> [Work required]: Please return every line of the records below that contains the word "burst".

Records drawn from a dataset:
────

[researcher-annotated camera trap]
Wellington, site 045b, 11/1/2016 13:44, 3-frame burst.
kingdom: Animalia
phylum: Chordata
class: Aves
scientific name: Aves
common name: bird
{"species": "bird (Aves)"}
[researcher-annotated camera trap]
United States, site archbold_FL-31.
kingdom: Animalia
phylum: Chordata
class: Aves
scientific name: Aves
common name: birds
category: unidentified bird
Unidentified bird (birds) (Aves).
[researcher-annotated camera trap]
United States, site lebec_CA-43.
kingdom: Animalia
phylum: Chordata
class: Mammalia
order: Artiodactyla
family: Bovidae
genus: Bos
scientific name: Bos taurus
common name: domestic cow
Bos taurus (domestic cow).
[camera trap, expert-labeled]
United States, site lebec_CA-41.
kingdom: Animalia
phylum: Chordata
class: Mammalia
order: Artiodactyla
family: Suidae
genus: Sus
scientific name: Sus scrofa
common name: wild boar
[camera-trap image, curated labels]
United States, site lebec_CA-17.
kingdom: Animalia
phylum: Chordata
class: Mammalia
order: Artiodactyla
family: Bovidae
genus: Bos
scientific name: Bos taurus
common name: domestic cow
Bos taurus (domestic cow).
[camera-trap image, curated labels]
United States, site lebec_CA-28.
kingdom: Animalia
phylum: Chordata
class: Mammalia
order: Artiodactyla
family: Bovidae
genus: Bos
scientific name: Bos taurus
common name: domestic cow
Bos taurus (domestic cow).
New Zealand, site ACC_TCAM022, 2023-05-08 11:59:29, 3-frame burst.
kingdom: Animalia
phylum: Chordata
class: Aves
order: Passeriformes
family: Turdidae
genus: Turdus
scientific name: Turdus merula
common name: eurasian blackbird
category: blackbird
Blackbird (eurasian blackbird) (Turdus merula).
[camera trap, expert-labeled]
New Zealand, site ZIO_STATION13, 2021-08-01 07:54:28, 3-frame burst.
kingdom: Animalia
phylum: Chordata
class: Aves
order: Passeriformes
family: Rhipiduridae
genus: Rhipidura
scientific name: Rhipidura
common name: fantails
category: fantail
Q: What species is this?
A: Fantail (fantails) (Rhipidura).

────

> [Answer section]:
Wellington, site 045b, 11/1/2016 13:44, 3-frame burst.
New Zealand, site ACC_TCAM022, 2023-05-08 11:59:29, 3-frame burst.
New Zealand, site ZIO_STATION13, 2021-08-01 07:54:28, 3-frame burst.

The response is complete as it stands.